President Mohamed Mursi will speak to the Egyptian people on Wednesday in a televised address that could determine his political survival as millions prepare to rally to demand his removal this weekend.
Fears of a showdown in the streets between Mursi's Islamist supporters and a broad coalition of the disaffected have led people to stock up on food and buy up fuel supplies.
The army and police are preparing to contain any trouble, adding men and barriers around important public buildings.
Mursi has given no hint of the contents of what aides called an "important speech", to start around 9:30 p.m. (3:30 p.m. EDT) at a Cairo stadium before an invited crowd. Some speculate he may reshuffle his cabinet to try to defuse the anger against him.
Some observers fear Egypt may be about to erupt again, through a combination of political polarization since the revolution that overthrew Hosni Mubarak and an economic slump that means Mursi's government is fast running out of cash.
While a number of his critics worry about Islamist rule, most appear simply frustrated by falling living standards.
Washington has urged him to bring the opposition into the political process and to press ahead with economic reforms.

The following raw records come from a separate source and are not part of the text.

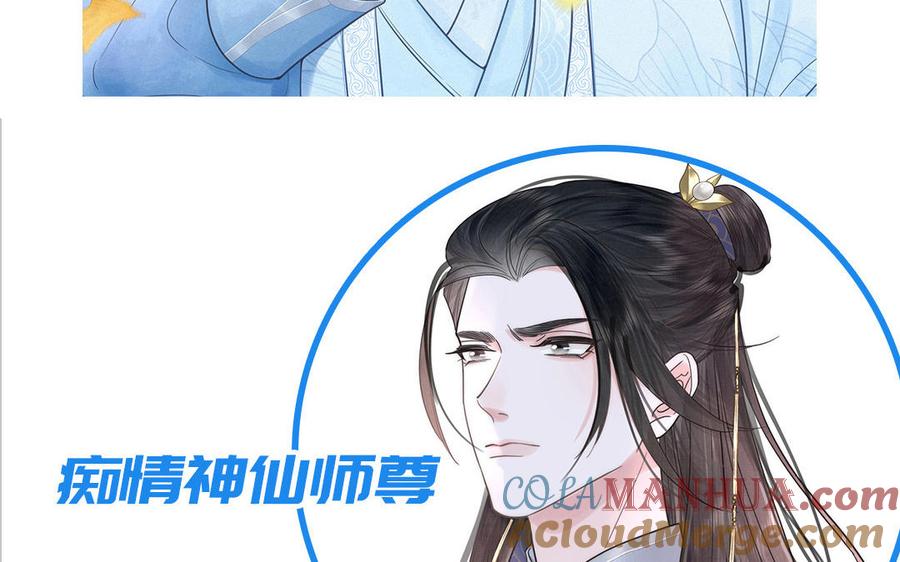 妖怪混圈指南 - 第99话 双人现代生活 - 第88张图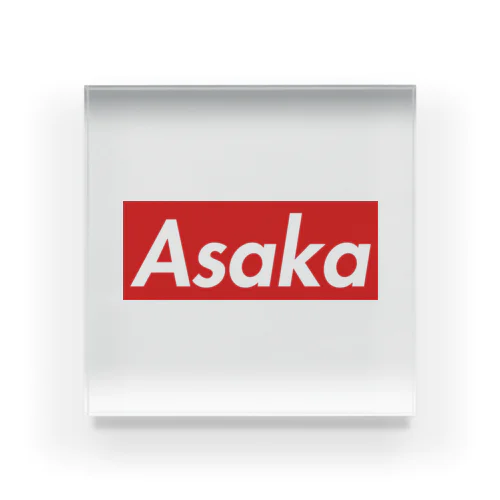 Asaka Goods アクリルブロック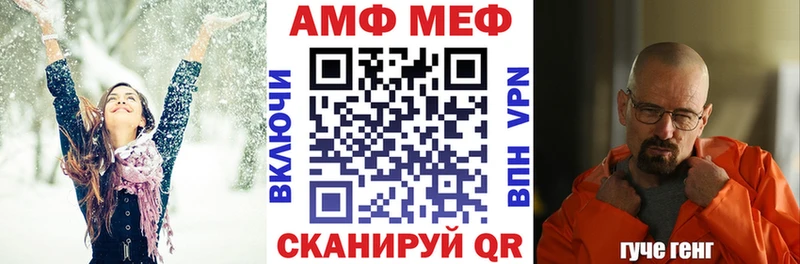 Купить  Будённовск  Amphetamine 98%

All sides insist they do not want violence, but there have been scuffles, and deaths, in recent days. The army has warned it could step back in, a year after it handed power to the elected president. Residents saw tanks taking up positions near a major highway running into Cairo.

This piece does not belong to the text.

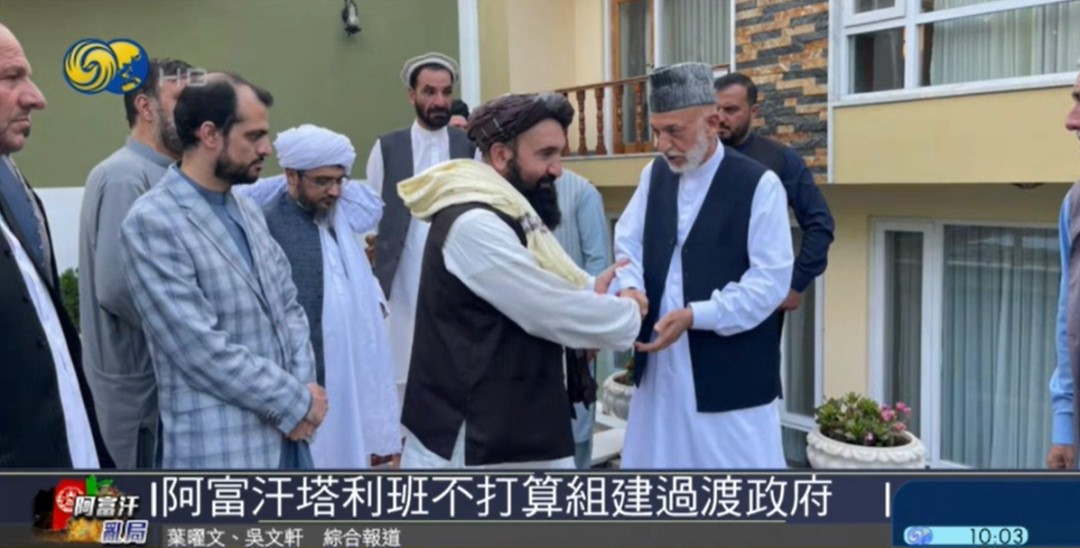 阿富汗最新局势:喀布尔机场混乱多人死,反塔利班民兵称夺回3地休闲区蓝鸢梦想 - Www.slyday.coM 阿富汗最新局势:喀布尔机场混乱多人死,反塔利班民兵称夺回3地休闲区蓝鸢梦想 - Www.slyday.coM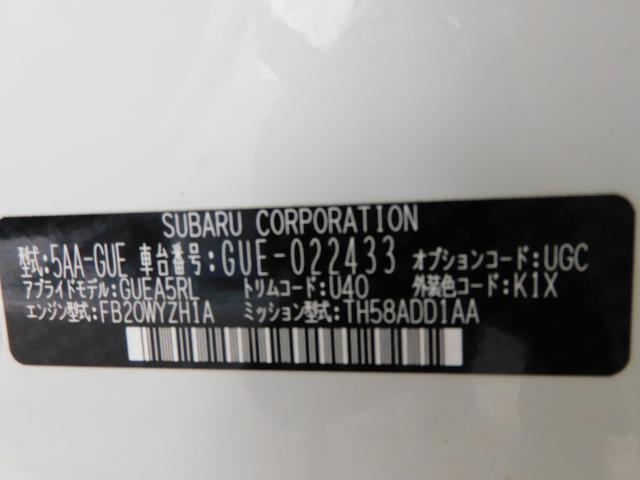 クロストレック 元レンタカー　インフォメーションディスプレイ（ナビ付）　アイサイト　ＥＴＣ　インフォメーションディスプレイ（ナビ機能付き）　左右独立温度調整機能付きオートエアコン　パワーシート（61枚目）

The army is held in high regard by Egyptians, especially since it pushed aside Mubarak following the 2011 uprising. Its chief issued a warning on Sunday, urging compromise while also defending the legitimacy of Mursi's election.

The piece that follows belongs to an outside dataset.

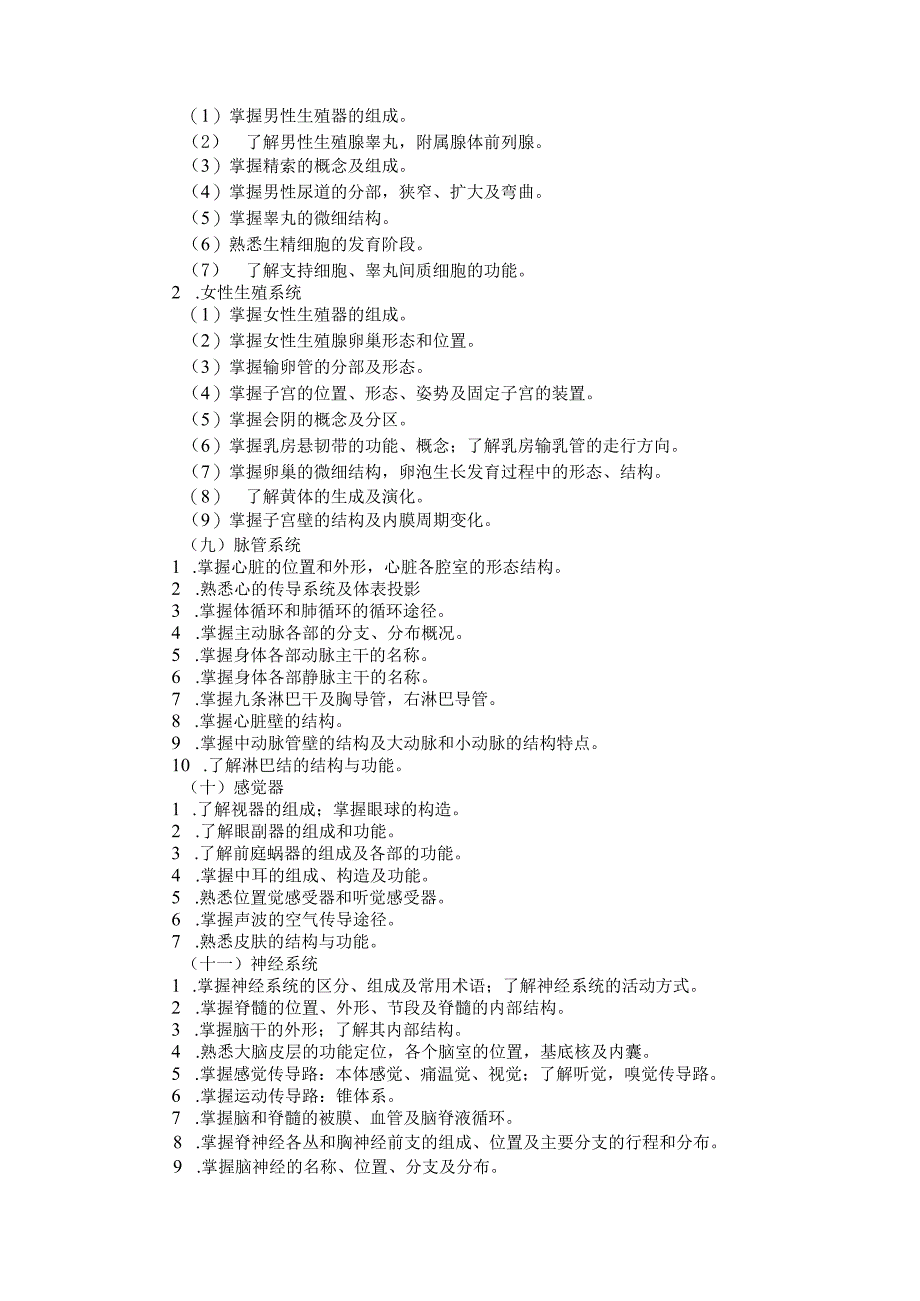 2024河北省普通高等学校对口招生医学类专业考试大纲.docx_第3页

The loyalty of police and other internal security services to a government led by Islamists they spent decades oppressing under Mubarak may be in question. Nationwide opposition rallies, are due to start on Sunday but could begin earlier.
Mursi says a petition demanding he quit - which liberal organizers say has 15 million signatures - is undemocratic. In that, he has support from Islamists, who have staged shows of strength in recent days and plan a major Cairo rally on Friday.
But both the army and many outsiders have been urging Mursi to bridge differences with his non-Islamist opponents. He says he has tried. They say he and his Muslim Brotherhood, along with harder line allies, are trying to monopolize the state.
"This demonstration is spontaneous and comes from the Egyptian people. We hope that it will bring the government ultimately to a place where the reforms are effected and choices that need to be made about the economy are implemented," U.S. Secretary of State John Kerry said on Tuesday in Saudi Arabia.
"We will obviously hope that it will not produce violence and be a moment of catalyzing positive change for Egypt itself."
In his speech, Mursi may offer a rundown of achievements since he became Egypt's first freely chosen leader and explain how he plans to end a mounting budget crisis. He has had help from Qatar and other oil-rich Arab states but major reforms, including cuts to fuel and food subsidies, may be needed.
Mursi may announce a cabinet reshuffle, possibly replacing Prime Minister Hisham Kandil with a figure from among the secular opposition. There is also talk on social media of some more spectacular move, turning to the army or calling elections.
The opposition have low expectations. Liberal activists plan to watch the speech on an open-air screen in Cairo's Tahrir Square, where revolt against Mubarak began in January 2011.
Liberal coalition spokesman Khaled Dawoud said: "He missed several opportunities in the past to build bridges with the Egyptian people. At this point, it's too late for any possible measures short of early elections, to stop the demonstrations."
Dawoud likened Mursi's address to televised speeches made by Mubarak during the revolt. Mubarak fired his prime minister in a vain attempt to appease the crowds on the streets. His army turned against him and eased him aside after 18 days.
For ordinary Egyptians, the main concern today is economic hardship, especially since the unrest of the revolution scared off tourists, cutting a vital source of income. Power cuts and fuel shortages have been the talk of the country for weeks.
In Cairo and other cities, long lines of vehicles have formed at fuel stations.
Among criticisms of Mursi, a less than charismatic speaker who became the Brotherhood's presidential candidate as a last-minute stand-in, is that he has turned for support to harder line Islamist groups, including former militants.
The lynching of five people from the Shi'ite Muslim minority on Sunday revived fears among minorities, including Egypt's several million Christians, and was used by the opposition to portray Mursi as tolerant of an extremist fringe.